Selang 2-3 hari setelah menyelesaikan Parasit Lajang, saya berlanjut ke Katarsis. Anda pernah bermain permainan komputer, Slender Man? Nah, rasa sepaneng membaca Katarsis sama seperti ketika Anda bermain Slender Man. Sayangnya, sampai di tengah-tengah cerita, rasa penasaran yang berhasil dibangun si penulis sejak awal cerita, mulai memudar. Kemunculan satu tokoh lain yang tiba-tiba mengubah sudut pandang cerita, membuat alur mulai bisa saya tebak. Sebagai pecinta Fahri Asiza sewaktu SMP dulu, alur yang dibangun penulis Katarsis ini tak jauh beda. Meski tetap sepaneng, saya sudah bisa menebak siapa dalang dari semua pembunuhan berantai yang menghantui si tokoh utama yang awalnya masih antagonis.

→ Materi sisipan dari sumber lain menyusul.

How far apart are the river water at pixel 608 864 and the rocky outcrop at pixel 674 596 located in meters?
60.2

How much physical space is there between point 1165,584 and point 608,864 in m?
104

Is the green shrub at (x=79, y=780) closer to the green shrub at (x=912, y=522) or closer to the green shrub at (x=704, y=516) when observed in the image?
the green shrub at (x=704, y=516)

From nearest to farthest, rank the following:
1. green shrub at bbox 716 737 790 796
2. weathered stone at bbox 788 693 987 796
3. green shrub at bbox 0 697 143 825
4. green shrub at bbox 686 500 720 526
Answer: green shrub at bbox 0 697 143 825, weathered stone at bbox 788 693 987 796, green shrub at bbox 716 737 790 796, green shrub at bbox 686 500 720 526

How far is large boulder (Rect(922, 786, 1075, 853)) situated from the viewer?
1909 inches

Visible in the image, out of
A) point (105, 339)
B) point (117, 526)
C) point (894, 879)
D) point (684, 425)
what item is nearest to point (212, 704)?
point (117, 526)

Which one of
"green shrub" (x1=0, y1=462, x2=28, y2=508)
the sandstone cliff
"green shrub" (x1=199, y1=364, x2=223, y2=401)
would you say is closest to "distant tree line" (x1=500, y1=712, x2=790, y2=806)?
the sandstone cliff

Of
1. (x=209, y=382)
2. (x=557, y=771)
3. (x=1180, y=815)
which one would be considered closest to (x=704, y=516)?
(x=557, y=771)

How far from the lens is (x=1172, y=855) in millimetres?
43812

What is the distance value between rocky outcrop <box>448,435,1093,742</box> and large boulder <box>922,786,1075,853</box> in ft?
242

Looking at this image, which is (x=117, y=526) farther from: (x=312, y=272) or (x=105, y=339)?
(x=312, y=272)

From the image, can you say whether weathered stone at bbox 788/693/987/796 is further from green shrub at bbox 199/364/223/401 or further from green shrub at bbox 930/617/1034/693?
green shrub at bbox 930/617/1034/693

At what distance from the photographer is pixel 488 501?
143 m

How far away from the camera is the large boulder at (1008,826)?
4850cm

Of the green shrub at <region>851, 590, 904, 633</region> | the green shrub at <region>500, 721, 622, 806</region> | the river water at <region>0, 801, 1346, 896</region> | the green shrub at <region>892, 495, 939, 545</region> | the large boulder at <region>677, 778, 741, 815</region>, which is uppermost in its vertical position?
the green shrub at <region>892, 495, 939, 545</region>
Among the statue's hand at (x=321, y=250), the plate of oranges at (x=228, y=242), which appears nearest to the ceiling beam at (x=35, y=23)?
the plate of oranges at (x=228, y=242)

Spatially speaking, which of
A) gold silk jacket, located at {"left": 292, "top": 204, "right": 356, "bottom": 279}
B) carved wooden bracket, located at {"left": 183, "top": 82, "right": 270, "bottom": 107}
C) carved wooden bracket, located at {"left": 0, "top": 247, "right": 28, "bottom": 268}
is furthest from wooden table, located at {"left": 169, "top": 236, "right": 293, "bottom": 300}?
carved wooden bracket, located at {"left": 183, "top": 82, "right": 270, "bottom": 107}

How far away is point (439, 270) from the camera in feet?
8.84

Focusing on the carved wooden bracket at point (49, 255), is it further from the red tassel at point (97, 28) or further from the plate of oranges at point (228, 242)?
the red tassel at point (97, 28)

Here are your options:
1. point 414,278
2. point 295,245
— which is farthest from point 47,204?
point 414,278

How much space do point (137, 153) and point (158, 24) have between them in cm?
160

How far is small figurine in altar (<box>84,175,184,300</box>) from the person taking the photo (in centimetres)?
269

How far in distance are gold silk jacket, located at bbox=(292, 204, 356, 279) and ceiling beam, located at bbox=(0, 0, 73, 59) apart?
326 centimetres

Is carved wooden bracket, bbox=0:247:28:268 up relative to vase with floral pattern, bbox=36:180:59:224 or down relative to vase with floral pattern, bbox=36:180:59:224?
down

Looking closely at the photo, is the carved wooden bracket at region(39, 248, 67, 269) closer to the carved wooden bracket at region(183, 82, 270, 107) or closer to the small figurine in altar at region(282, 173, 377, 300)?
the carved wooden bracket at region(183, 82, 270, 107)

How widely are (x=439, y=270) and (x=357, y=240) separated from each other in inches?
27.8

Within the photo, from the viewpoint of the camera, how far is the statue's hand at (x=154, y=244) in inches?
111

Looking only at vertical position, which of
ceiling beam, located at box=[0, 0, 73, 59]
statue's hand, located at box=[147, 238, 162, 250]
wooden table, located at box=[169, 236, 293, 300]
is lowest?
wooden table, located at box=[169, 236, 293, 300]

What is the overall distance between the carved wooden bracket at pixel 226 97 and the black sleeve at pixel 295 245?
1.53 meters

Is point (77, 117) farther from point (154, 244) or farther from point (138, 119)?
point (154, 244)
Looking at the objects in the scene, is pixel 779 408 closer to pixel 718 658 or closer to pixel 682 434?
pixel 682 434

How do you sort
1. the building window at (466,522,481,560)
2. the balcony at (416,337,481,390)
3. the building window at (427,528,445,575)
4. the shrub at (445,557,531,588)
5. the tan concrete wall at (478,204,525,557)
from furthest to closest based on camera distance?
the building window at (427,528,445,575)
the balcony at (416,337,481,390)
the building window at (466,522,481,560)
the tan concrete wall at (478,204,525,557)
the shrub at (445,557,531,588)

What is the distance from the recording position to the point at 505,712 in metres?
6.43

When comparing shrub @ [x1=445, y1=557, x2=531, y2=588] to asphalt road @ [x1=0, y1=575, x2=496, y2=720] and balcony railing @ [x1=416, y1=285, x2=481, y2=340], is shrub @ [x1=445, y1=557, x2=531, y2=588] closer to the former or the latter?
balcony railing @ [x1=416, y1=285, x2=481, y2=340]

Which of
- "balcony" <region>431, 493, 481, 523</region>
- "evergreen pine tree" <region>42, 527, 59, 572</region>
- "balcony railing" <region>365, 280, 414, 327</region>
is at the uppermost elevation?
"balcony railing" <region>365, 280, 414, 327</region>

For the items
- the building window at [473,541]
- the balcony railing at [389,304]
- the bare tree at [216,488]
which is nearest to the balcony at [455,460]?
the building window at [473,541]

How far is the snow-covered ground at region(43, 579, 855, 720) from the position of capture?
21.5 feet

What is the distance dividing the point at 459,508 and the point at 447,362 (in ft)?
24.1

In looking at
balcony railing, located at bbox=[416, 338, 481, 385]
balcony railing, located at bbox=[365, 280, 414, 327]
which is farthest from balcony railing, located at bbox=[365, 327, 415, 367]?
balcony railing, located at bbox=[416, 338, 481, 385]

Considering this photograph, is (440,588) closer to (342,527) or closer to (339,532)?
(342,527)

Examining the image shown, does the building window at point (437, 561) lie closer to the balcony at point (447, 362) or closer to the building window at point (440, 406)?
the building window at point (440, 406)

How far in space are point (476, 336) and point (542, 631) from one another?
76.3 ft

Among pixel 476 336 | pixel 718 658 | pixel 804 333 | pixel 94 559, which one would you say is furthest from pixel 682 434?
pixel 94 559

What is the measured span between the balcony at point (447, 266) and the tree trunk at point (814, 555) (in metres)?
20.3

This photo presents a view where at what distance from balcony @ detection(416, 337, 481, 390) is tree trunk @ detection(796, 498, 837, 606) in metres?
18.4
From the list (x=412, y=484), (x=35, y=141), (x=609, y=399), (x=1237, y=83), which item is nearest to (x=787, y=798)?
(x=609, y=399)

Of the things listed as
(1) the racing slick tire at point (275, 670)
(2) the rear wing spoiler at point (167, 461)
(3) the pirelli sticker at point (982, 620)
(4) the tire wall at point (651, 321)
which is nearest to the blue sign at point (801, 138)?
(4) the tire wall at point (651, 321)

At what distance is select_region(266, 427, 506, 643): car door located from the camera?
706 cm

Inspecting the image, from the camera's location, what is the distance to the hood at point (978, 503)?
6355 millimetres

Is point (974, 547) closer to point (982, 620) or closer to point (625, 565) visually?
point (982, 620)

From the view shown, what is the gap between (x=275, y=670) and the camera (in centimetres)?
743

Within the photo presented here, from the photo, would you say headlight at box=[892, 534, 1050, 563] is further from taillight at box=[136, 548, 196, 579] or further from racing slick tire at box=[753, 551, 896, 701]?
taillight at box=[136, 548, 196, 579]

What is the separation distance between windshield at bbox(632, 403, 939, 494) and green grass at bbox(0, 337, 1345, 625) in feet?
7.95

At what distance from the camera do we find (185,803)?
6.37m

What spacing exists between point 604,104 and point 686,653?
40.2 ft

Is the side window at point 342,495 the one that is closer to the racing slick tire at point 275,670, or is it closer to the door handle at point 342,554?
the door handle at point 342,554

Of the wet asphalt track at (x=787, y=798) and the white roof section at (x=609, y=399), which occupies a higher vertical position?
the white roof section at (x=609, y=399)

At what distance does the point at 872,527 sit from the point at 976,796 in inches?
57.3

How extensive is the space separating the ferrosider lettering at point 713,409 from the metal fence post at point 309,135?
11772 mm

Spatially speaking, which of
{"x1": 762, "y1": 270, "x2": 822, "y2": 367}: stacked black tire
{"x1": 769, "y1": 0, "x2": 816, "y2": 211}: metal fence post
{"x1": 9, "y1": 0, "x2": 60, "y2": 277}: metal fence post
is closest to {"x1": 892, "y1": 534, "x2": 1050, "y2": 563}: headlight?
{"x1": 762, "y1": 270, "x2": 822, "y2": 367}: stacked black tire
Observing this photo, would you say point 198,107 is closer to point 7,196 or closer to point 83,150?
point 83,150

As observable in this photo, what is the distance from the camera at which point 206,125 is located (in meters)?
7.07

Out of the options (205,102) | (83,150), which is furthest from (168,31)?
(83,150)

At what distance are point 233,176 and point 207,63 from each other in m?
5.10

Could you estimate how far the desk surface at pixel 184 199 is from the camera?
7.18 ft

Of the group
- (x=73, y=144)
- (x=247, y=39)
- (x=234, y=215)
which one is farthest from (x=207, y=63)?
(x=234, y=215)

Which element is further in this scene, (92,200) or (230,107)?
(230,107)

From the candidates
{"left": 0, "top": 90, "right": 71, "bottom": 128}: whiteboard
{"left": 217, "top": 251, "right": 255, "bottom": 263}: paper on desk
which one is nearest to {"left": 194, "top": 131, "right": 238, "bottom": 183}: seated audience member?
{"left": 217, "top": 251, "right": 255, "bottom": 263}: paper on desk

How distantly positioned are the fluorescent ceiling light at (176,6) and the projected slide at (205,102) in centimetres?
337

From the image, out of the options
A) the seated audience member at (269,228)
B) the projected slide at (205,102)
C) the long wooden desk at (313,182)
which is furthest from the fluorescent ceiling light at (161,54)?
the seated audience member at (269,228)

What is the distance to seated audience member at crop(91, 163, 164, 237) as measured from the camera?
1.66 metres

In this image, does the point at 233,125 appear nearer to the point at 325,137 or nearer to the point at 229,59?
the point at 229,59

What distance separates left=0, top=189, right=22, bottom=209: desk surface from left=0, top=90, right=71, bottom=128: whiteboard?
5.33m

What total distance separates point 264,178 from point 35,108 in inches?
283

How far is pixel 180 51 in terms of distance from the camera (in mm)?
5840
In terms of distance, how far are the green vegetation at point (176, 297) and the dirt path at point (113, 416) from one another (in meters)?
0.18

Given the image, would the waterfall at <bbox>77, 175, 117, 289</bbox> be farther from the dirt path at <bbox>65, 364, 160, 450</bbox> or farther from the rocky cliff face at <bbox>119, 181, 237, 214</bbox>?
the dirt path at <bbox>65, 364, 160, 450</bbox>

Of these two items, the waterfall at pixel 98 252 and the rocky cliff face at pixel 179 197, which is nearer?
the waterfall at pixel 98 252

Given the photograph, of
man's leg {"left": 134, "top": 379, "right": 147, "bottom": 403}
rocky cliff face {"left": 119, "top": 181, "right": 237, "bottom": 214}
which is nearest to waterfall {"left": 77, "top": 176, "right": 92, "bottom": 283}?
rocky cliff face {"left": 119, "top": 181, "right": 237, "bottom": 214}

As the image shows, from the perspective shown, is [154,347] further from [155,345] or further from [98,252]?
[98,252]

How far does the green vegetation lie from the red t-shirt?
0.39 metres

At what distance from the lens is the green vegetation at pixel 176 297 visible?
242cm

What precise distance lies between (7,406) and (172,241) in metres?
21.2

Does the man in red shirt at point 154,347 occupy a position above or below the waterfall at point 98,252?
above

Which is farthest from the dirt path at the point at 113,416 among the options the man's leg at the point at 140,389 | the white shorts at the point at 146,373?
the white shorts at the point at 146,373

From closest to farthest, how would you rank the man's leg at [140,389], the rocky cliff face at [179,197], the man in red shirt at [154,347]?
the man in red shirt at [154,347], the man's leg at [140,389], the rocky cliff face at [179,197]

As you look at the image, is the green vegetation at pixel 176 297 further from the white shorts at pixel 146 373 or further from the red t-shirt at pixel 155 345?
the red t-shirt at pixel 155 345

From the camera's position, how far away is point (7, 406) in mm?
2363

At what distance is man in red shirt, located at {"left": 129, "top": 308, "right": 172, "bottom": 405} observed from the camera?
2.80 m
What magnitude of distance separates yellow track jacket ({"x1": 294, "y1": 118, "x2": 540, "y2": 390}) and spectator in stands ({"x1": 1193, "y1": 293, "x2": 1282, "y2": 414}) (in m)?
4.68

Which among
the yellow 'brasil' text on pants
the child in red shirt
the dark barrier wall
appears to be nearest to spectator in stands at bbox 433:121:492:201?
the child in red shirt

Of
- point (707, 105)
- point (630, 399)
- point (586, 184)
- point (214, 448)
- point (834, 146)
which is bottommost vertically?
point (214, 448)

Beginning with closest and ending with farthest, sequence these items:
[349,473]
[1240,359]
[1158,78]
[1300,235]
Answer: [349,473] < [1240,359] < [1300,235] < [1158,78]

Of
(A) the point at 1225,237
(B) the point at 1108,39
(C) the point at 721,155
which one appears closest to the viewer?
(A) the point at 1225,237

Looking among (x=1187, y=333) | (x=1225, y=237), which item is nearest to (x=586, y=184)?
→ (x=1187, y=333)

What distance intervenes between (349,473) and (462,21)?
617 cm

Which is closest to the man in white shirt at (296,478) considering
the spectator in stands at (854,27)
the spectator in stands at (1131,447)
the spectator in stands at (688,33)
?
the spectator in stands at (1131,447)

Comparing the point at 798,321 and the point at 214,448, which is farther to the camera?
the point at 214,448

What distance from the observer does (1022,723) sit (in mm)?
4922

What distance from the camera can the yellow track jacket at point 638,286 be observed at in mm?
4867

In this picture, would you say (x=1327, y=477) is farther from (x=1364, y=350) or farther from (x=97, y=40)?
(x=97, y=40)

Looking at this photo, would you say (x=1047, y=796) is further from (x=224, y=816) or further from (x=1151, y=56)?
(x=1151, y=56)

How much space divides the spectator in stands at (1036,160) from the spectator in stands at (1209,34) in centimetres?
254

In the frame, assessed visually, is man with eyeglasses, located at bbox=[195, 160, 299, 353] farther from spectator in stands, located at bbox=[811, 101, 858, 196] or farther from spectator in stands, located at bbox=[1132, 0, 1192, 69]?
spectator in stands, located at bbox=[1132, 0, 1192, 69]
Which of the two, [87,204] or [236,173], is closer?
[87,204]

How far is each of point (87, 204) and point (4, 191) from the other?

Sekarang, saya sedang bersantai, mendinginkan otak dengan membaca kisah seringan When Patty Went to College. Saya mau mengakui satu hal: buku ini saya beli di tahun 2010, waktu masih tahun pertama kuliah dan belum pernah saya baca sampai selesai, sampai sekarang saya sudah lulus. Silakan, penthung saya pakai batang sapu ijuk!